As I understand it, electrical equipment can be damaged by any one of five anomalies in the AC power supply: 1) open neutral events (caused by external service supply equipment failures), 2) catastrophic over-voltages (caused by fallen trees, traffic accidents, storms), 3) sustained AC over-voltages (malfunctioning utility equipment), 4) AC under-voltages (brownouts), and 5) utility switching transients.

From what I've read, the service-entrance type of whole-house surge protection devices will protect against lightning, utility switching transients, and transient over-voltages that last less than a second, but they offer no protection whatsoever against sustained over-voltage conditions (like you'd get with a utility regulator failure, an open-neutral condition when a transformer fails, or high voltage power crosses. For these types of protection, a downstream "point-of-use" device is required to provide over-voltage protection. My understanding of the situation is that two separate devices that appear in series on the line are required to provide full protection, one at the service entrance, and then secondary devices in "point-of-use" locations.

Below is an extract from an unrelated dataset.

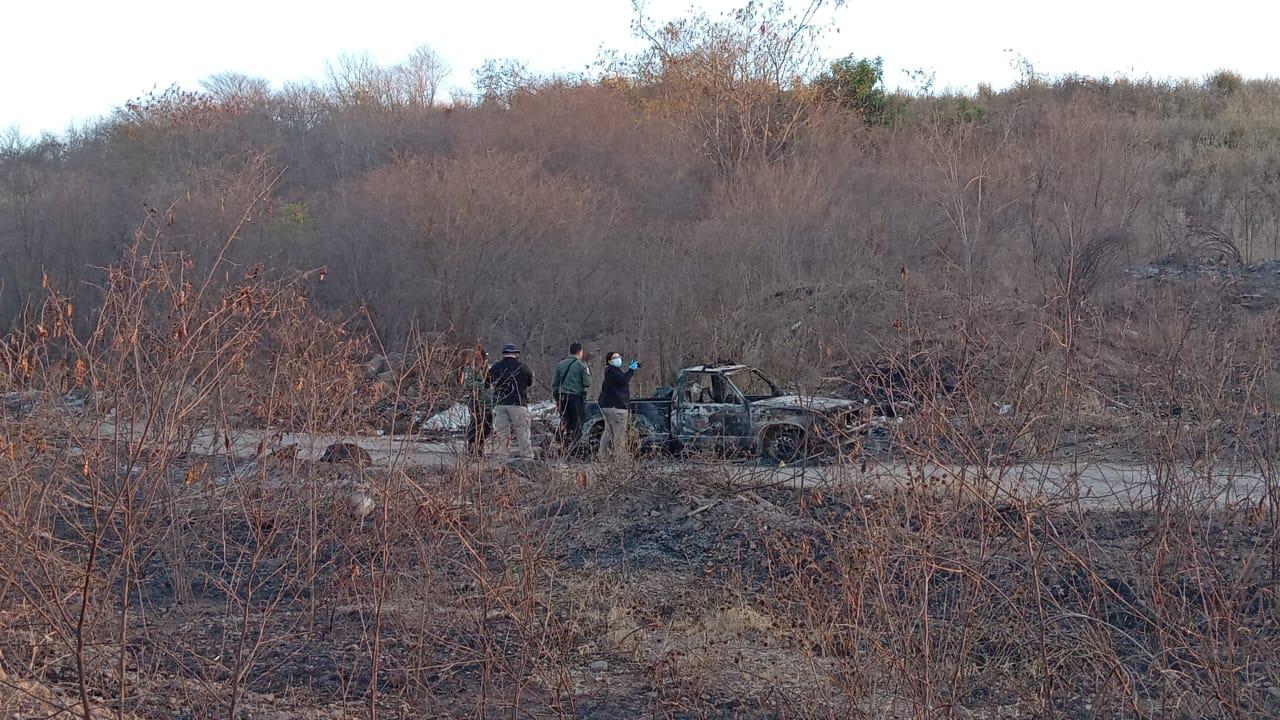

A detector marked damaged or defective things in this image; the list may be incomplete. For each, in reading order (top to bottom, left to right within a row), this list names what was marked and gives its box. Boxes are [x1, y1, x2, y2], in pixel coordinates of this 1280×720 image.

burned pickup truck [583, 361, 865, 461]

My idea for adding the MOV on the primary side of the transformer is to provide embedded "point-of-use" protection in the amp, so that I don't have to worry about dragging a surge-protection outlet when the amp travels from location to location. I had decided to put the MOV after the line & neutral switch in order to limit the lifetime exposure of the MOV to AC, just for concerns about longevity of the device.

In case this topic interests anyone, here are a couple of interesting reads:

IEEE Guide for Surge Protection of Equipment Connected to AC Power and Communication Circuits

National Fire Protection Assoc Pub 780: Standard for the Installation of Lightning Protection Systems 2004 Edition



Half of the primary Z. That's the answer I was looking for. Thanks.

Insofar as you've remained mute on the question of the specific devices that I asked about, should I interpret that as ignoring the question or approving the choice?

Thanks!

FWIW Electrical Safety rating Agencies around the world agree that up to 3KV pulses and transients are *often* present in home power lines, so much so that they test any and all home equipment for it, and HIPOT tests are run at 3000VAC or 5000VDC before issuing approval.

I think it's not *mandatory* in USA (UL) but definitely is in the rest of the World.